2023-05-21

Update Estimates in Party / Partykit model with averages from unseen holdout data

I want to create a decision tree (using evtree which has a VERY LONG run time with large datasets) on a subsample of data. Then I want to use the fitted model and to update the terminal node estimates with estimates from hold out data. I don't care about n, err, variance, etc. This is analogous to the concept of "honesty" in the GRF package where bias in model construction from sampling is countered by looking at hold out data. Ideally I'd be able to take the new model and inference new data on it.

library(partykit)
mtcars
set.seed(12)
train = sample(nrow(mtcars), nrow(mtcars)/1.5)
sample_tree = ctree(mpg ~. , data = mtcars[train, ])
sample_tree %>% as.simpleparty

# Fitted party:
# [1] root
# |   [2] cyl <= 6: 23.755 (n = 11, err = 224.8)
# |   [3] cyl > 6: 15.380 (n = 10, err = # 42.1)

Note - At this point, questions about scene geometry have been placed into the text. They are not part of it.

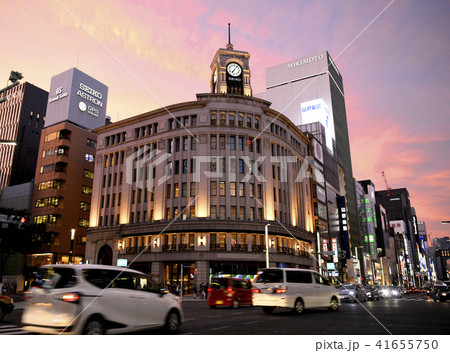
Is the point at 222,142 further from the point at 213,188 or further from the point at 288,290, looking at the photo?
the point at 288,290

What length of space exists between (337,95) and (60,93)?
83.7 meters

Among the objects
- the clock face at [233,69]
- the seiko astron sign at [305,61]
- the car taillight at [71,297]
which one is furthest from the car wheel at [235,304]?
the seiko astron sign at [305,61]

data.frame(node = predict(sample_tree, newdata = mtcars[-train, ], type = 'node'),
           prediction = mtcars[-train, ]$mpg) %>%
group_by(node) %>%
summarize(mpg = mean(prediction)) %>% as.list

 # $node
 # [1] 2 3
 # $mpg
 # [1] 24.31429 14.40000

In this case I'd update the nodes id as 2,3 in the tree to 24.31429 and 14.40000 respective.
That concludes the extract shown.